Insight: There's a clear correlation between the age group and the time spent online; the younger you are the more time you're going to spent online.
colors = n_colors(
"rgb(5, 200, 200)",
"rgb(200, 10, 10)",
len(clean_age_net_use_df.cntry.unique()),
colortype="rgb",
)
fig = go.Figure()
for country, color in zip(sorted(clean_age_net_use_df.cntry.unique()), colors):
fig.add_trace(
go.Violin(
x=clean_age_net_use_df[clean_age_net_use_df.cntry == country].netustm_hr,
line_color=color,
name=str(country),
)
)
fig.update_annotations()
fig.update_traces(
orientation="h", side="positive", width=3, points="suspectedoutliers",
)
fig.update_layout(xaxis_showgrid=False, xaxis_zeroline=False, height=800, title="Hours spent online by country")
fig.show()
Insight: In CH and DE people spend less time online compared to CZ, GB and IL. AT seems to have data issues related to this attribute.
fig = go.Figure(
go.Box(
x=clean_age_net_use_df["cntry"],
y=clean_age_net_use_df["netustm"],
boxmean="sd",
)
)
fig.update_layout({"height": 500})
Using Plotly has a great advantage, the plots are interactive and pretty.

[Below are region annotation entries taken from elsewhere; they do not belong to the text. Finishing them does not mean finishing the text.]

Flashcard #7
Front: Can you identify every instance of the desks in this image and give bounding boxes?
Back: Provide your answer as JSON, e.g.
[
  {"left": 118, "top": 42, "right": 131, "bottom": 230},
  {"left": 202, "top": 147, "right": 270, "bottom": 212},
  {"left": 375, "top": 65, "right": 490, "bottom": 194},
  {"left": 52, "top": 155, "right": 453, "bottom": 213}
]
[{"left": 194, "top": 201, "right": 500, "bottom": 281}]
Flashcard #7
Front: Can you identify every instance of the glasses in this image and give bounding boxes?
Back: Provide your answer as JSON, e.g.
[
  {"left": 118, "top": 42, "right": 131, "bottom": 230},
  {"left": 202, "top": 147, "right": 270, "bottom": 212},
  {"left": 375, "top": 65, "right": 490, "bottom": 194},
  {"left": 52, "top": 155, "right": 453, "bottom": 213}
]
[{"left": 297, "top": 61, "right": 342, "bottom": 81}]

But, why are they static here you ask yourselves? Well, I don't know how to embed the interactive plots in the blog posts. Feel free to add in the comments ideas and discuss how to work this around.
In the meantime, I put the notebook that is used for creating this post in gist and it can be viewed interactively using NBViewer. Note it is not the very same notebook 🧐; this section is not available there.